● Gelesenes anwenden
(1) Womit kann sich ein Goldfisch laut VolkerN im Forenthread über den Goldfisch und den Regenwurm vom Rest des Wurms trennen?
(2) Übersetze den Satz „Auch die lästigen Fadenalgen werden systematisch nach Fressbarem durchstöbert.“ aus dem Forenthread über den Goldfisch und den Regenwurm ins Englische.
(3) Schreibe den Forenthread über den Goldfisch und den Regenwurm weiter, beginnend mit dem Beitrag von Piddel.

● Text zur Analyse
# Notfall!!! Goldfisch frisst großen Wurm



## Mops (6. Juli 2011)

Hallo,

war eben noch mal kurz am Teich und wunderte mich über die Wasserbewegungen. Dann sah ich das mein einer __ Goldfisch einen riesigen __ Regenwurm in dem Maul hatte und vom Schubi gejagt wurde, der auch etwas abhaben wollte. 

Ne ganze Zeit später hatte der Goldi immer noch ein riesiges Stück Wurm raushängen, so ca. 5cm lang. Da der Goldi selbst aber auch nur knappe 10cm groß ist, mach ich mir nun Sorgen, ob das ganze evtl. gefährlich ist???

Hab die Vermutung, das nun der eine Teil im Fisch ist, während der Rest nicht mehr rein passt und nun quasi fest steckt. Hab auch schon versucht, ihn zu fangen, aber nichts zu machen bei 10cm Fisch in 7000l Wasser. Er scheint auch zu versuchen, den Wurm weiter zu schlucken oder abzubeißen, klappt aber nicht.

Was meint ihr, muß ich mir Sorgen machen, oder bekommt er das noch hin? :help


----------



## VolkerN (6. Juli 2011)

*AW: Notfall!!!  Goldfisch frisst großen Wurm*

Hallo aeh "Mops" ? 

...einer meiner Goldis hat das vor kurzem auch versucht. Er hat aber vom __ Regenwurm wieder abgelassen. 

Aber selbst wenn er weiter versucht ihn zu fressen. So ein Goldfisch hat im Rachen Schlundzaehne und sollte sich damit vom Rest des Wurms trennen koennen. Ich wuerd sagen ...lass die Natur einfach machen


----------



## Mops (6. Juli 2011)

*AW: Notfall!!!  Goldfisch frisst großen Wurm*

japh, Mops,

stimmt schon so, ist aber ne traurige Geschichte

Dann werde ich wohl mal abwarten und die Daumen drücken, dass der Kleine das ganze übersteht.:beten

Gruß
Mops


----------



## RKurzhals (6. Juli 2011)

*AW: Notfall!!!  Goldfisch frisst großen Wurm*

Hallo Mops,
Du bist nicht der Erste, der hier im Forum über "regenwurmfressende" Fische berichtet! Auch meine "Kleinen" lassen keinen Wurm entkommen. Wenn sie sich nicht beobachtet/bedrängt fühlen, springen sie nach allen tieffliegenden Insekten, und ziehen die __ Würmer vom Rand in den Teich. Auch die lästigen Fadenalgen werden systematisch nach Fressbarem durchstöbert. Selbst so einen großen Wurm haben meine Fische bislang mit der Zeit "verdaut". Wundere Dich dann nicht ein paar Tage später über das, was am After wieder 'rauskommt (sorry!).


----------



## Piddel (7. Juli 2011)

● Bereitgestelltes Material
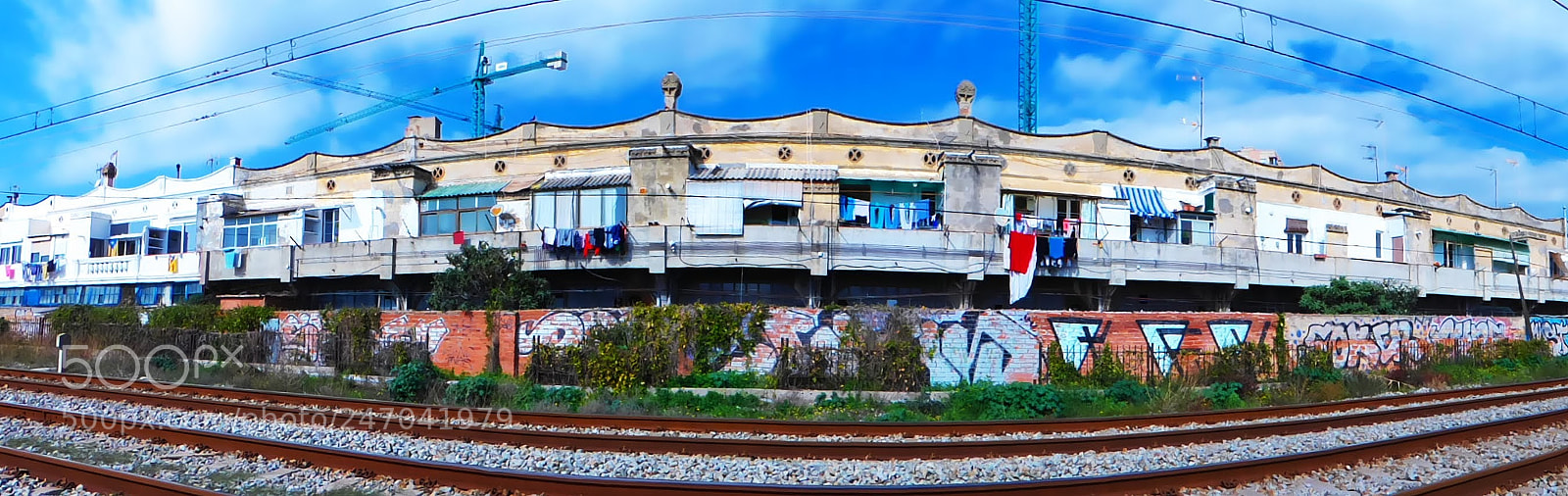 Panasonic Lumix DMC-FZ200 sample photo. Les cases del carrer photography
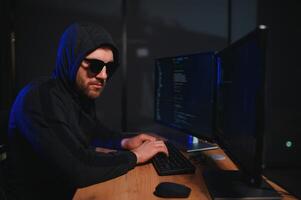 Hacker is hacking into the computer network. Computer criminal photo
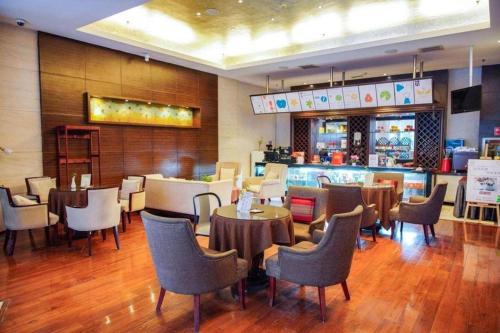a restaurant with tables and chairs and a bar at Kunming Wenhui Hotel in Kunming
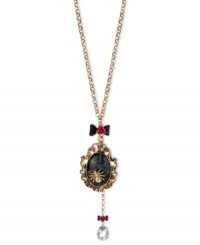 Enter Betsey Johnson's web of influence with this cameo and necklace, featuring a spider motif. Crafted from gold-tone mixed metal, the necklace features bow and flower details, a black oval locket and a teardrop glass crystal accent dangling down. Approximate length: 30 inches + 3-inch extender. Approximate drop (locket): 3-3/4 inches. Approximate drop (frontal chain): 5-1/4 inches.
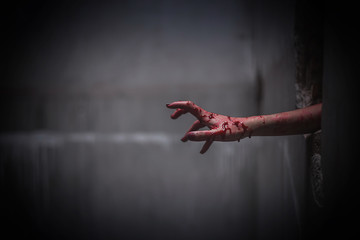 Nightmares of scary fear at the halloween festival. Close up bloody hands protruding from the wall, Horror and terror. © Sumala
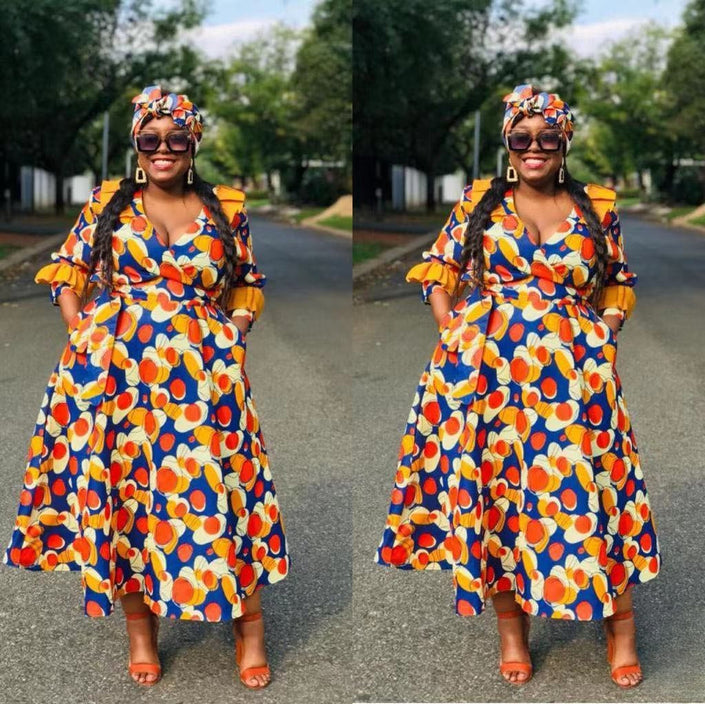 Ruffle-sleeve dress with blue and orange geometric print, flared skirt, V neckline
--
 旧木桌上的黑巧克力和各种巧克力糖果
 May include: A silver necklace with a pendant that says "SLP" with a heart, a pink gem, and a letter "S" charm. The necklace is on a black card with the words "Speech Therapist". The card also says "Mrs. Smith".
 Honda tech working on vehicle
==
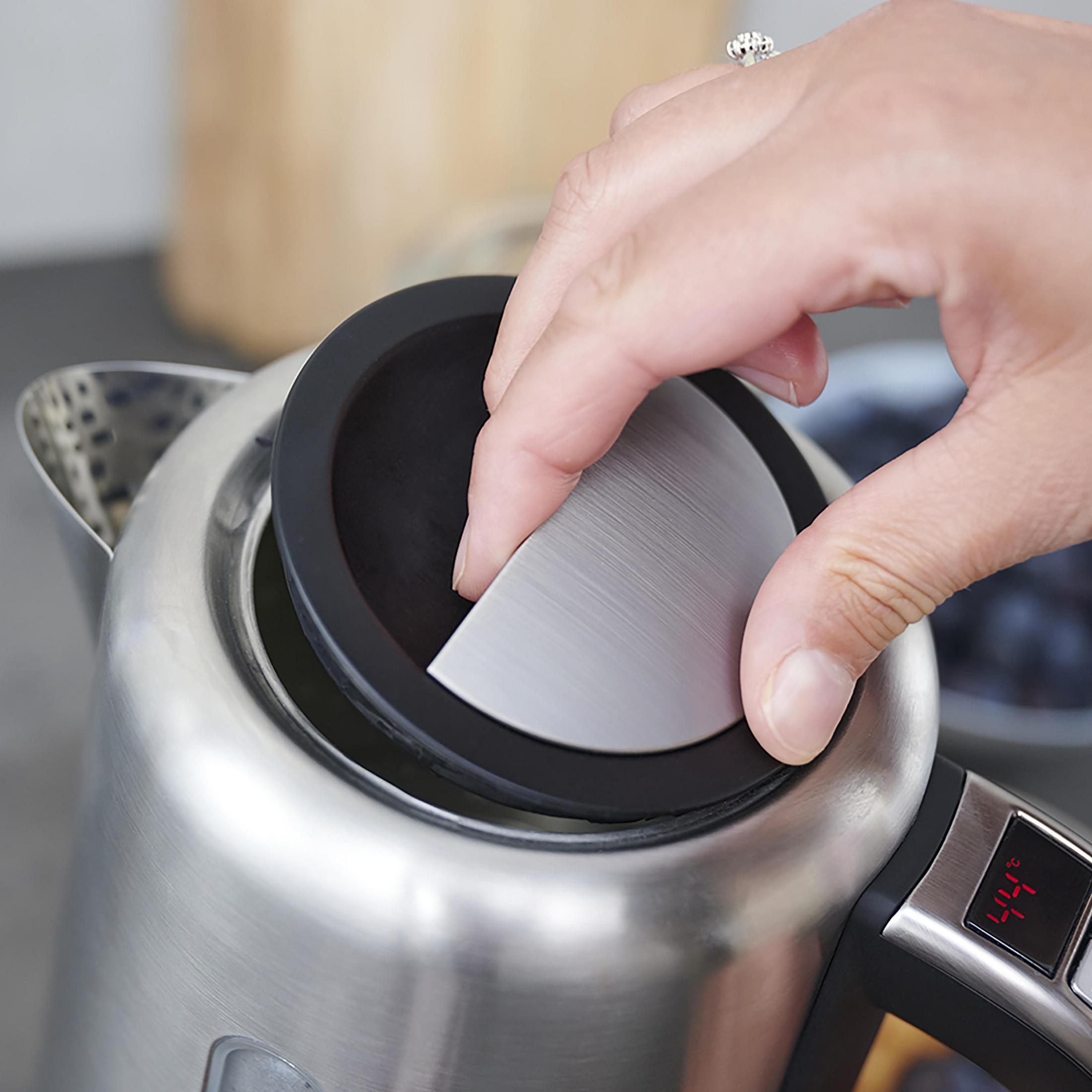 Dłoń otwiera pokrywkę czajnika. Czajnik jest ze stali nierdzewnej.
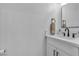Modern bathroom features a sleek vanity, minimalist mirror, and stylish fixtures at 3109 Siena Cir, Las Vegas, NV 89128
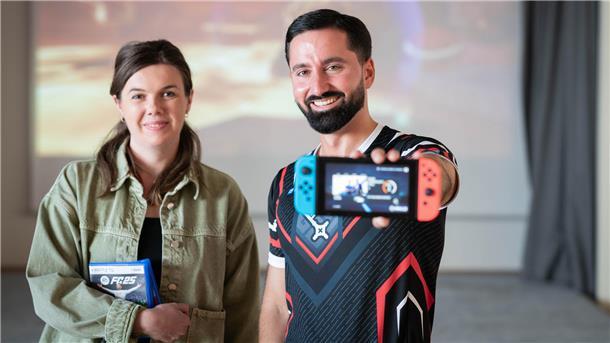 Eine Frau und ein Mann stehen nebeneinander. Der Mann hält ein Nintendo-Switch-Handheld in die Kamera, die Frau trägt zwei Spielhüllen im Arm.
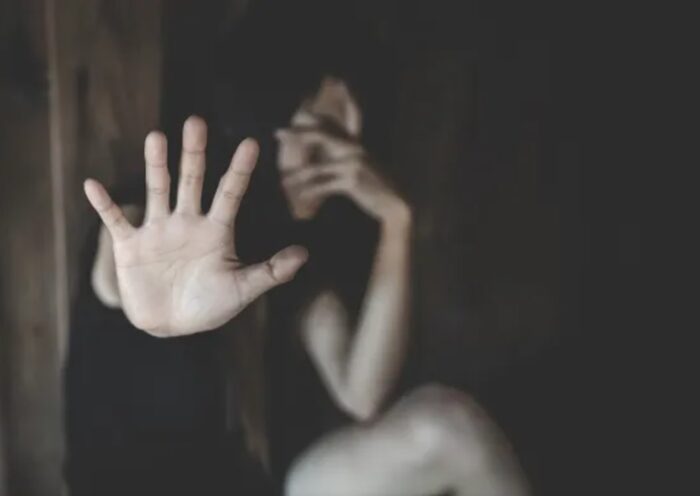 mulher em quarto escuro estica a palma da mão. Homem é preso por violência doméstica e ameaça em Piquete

● Antwortliste
(1) Mit den Schlundzähnen im Rachen.

(2) Even the annoying filamentous algae are systematically searched for anything edible.

(3)
*AW: Notfall!!!  Goldfisch frisst großen Wurm*

Hallöle,

also ab und an kriegen meine Goldi`s und Bunki`s kleine __ Würmer ( große Tauwürmer bleiben im Beet ) die bei der Gartenarbeit anfallen. Die stürzen sich regelrecht drauf und wenn ein Stück Wurm aus dem Maul hängt dann geht die Post richtig ab. Der Futterneid unter den Fischen ist  groß und der Wurminhaber wird durch den ganzen Teich gejagd.

Selbst der Nachwuchs versucht alles um nen Wurm zu kriegen aber meistens ohne Erfolg   ...Geschadet hat es bisher keinen Fisch.

Viele Grüße
Piddel

NS als Angler hab ich unzählige Kleinstbarsche auf riesigen Würmern *( leider )* fangen müssen :__ nase


----------



## Dawn (7. Juli 2011)

*AW: Notfall!!!  Goldfisch frisst großen Wurm*

Hi!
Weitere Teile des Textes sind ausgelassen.